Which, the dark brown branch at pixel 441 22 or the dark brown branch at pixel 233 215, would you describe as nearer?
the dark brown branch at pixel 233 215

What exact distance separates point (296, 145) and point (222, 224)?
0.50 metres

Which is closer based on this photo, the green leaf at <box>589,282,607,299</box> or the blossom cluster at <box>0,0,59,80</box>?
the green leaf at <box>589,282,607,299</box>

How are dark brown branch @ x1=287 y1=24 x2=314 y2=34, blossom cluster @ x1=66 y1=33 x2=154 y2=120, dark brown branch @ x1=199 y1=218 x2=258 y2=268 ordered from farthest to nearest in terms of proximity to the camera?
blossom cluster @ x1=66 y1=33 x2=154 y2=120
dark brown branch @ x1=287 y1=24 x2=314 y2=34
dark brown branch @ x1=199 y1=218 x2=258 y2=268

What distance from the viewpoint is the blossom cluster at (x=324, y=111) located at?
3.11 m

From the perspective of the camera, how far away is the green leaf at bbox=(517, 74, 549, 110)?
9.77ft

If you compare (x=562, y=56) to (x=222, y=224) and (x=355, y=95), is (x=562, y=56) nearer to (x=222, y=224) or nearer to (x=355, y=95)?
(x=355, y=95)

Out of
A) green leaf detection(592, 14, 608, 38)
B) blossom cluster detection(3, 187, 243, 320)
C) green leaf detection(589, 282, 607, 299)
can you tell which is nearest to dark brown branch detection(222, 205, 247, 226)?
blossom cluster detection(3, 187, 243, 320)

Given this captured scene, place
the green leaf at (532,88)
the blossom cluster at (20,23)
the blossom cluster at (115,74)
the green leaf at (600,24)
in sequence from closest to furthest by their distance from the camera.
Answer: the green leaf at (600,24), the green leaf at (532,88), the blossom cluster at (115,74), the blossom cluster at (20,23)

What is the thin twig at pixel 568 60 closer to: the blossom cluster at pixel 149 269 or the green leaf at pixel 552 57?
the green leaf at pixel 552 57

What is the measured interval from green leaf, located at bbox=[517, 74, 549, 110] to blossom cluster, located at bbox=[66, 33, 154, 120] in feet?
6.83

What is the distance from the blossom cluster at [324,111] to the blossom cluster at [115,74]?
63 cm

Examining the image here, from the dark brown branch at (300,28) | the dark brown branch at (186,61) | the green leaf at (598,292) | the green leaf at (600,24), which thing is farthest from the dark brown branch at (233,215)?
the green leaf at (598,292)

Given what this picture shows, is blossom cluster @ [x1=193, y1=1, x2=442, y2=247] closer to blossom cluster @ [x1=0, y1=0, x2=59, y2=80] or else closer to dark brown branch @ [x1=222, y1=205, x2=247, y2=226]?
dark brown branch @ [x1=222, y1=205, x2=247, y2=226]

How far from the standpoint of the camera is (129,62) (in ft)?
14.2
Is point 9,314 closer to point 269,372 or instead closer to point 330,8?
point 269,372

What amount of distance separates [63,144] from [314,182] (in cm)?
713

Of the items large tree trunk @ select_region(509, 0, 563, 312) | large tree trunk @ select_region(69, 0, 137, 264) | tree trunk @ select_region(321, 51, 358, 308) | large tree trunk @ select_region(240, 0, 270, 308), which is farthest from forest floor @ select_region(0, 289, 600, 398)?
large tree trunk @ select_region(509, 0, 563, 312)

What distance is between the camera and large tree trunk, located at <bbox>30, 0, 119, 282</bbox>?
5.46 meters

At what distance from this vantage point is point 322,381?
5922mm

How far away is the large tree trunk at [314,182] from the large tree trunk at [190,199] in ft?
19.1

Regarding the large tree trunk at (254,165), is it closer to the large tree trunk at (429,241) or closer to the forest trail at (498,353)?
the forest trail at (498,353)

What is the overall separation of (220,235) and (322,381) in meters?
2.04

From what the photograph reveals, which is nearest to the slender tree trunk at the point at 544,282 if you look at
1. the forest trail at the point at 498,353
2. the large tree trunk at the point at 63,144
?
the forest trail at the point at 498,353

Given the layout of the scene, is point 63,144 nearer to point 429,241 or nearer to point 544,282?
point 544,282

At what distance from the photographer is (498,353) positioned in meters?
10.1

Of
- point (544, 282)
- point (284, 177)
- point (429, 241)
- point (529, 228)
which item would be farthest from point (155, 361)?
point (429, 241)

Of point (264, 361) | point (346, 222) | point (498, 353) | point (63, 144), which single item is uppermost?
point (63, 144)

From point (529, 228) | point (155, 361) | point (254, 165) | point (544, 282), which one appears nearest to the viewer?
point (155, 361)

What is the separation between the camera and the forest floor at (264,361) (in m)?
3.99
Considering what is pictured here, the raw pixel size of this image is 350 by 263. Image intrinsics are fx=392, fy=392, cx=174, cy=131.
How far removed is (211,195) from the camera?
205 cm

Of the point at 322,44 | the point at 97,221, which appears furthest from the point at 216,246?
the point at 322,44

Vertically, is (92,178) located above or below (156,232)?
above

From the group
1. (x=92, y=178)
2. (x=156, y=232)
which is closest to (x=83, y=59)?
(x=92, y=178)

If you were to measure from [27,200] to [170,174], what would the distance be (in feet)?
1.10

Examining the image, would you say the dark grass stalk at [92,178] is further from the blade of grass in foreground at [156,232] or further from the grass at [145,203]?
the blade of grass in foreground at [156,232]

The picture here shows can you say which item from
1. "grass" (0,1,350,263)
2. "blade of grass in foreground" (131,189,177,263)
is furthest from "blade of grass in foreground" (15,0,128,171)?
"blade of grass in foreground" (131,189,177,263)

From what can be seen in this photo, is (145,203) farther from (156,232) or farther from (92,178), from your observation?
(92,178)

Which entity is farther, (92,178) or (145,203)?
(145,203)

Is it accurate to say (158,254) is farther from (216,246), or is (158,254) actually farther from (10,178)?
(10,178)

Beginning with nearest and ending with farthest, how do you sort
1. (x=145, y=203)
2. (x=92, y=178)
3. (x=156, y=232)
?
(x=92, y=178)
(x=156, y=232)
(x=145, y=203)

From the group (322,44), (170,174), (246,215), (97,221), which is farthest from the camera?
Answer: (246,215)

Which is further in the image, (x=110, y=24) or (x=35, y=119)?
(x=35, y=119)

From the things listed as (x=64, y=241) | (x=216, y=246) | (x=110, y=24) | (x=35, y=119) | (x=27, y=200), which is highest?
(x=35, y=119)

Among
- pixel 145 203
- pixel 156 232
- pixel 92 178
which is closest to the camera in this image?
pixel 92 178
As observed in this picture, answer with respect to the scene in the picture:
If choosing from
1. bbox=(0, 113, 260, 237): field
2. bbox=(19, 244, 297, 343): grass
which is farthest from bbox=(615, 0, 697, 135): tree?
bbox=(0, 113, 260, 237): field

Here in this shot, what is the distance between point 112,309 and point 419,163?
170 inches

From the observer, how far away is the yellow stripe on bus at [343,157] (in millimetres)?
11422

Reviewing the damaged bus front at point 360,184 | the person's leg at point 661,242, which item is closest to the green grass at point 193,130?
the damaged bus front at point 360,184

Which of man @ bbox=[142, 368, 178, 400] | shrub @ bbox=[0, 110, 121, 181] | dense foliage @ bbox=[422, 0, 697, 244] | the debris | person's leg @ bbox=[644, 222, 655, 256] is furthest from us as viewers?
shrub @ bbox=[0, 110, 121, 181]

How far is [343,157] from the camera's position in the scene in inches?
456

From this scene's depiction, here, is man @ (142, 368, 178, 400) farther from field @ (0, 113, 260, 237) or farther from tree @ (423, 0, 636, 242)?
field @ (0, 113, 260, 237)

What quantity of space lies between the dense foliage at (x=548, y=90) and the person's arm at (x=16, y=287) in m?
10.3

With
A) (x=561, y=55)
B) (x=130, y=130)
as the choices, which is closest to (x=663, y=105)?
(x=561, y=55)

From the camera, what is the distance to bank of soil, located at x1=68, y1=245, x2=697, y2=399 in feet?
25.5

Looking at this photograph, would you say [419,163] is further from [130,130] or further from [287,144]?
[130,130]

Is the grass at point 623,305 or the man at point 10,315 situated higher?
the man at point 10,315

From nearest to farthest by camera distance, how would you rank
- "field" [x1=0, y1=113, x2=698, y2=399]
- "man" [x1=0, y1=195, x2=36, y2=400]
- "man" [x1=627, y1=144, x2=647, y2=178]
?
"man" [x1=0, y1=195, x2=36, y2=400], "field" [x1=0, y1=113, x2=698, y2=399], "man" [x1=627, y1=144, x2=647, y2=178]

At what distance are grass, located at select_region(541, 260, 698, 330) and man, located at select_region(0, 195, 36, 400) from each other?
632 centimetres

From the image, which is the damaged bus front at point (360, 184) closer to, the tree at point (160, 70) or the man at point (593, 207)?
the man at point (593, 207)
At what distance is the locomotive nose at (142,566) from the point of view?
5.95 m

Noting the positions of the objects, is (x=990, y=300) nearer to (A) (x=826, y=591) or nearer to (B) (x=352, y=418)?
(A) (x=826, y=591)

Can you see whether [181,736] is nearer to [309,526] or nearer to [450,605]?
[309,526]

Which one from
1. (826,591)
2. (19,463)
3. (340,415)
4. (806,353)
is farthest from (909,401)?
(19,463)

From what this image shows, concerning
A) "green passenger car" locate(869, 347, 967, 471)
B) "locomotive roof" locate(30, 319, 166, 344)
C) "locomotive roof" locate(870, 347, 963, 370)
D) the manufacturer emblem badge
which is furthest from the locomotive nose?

Written problem » Put the records into a Markdown table with the columns Row and Line, starting with the line that contains "From the image, which" and going on through the end of the records. Leave out blank lines.

Result »
| Row | Line |
|---|---|
| 1 | From the image, which is the damaged bus front at point (360, 184) closer to, the tree at point (160, 70) or the man at point (593, 207)? |
| 2 | the man at point (593, 207) |
| 3 | At what distance is the locomotive nose at (142,566) from the point of view? |
| 4 | 5.95 m |
| 5 | Noting the positions of the objects, is (x=990, y=300) nearer to (A) (x=826, y=591) or nearer to (B) (x=352, y=418)? |
| 6 | (A) (x=826, y=591) |
| 7 | Can you see whether [181,736] is nearer to [309,526] or nearer to [450,605]? |
| 8 | [309,526] |
| 9 | Which one from |
| 10 | 1. (826,591) |
| 11 | 2. (19,463) |
| 12 | 3. (340,415) |
| 13 | 4. (806,353) |
| 14 | is farthest from (909,401)? |
| 15 | (19,463) |
| 16 | From what this image shows, concerning |
| 17 | A) "green passenger car" locate(869, 347, 967, 471) |
| 18 | B) "locomotive roof" locate(30, 319, 166, 344) |
| 19 | C) "locomotive roof" locate(870, 347, 963, 370) |
| 20 | D) the manufacturer emblem badge |
| 21 | which is furthest from the locomotive nose? |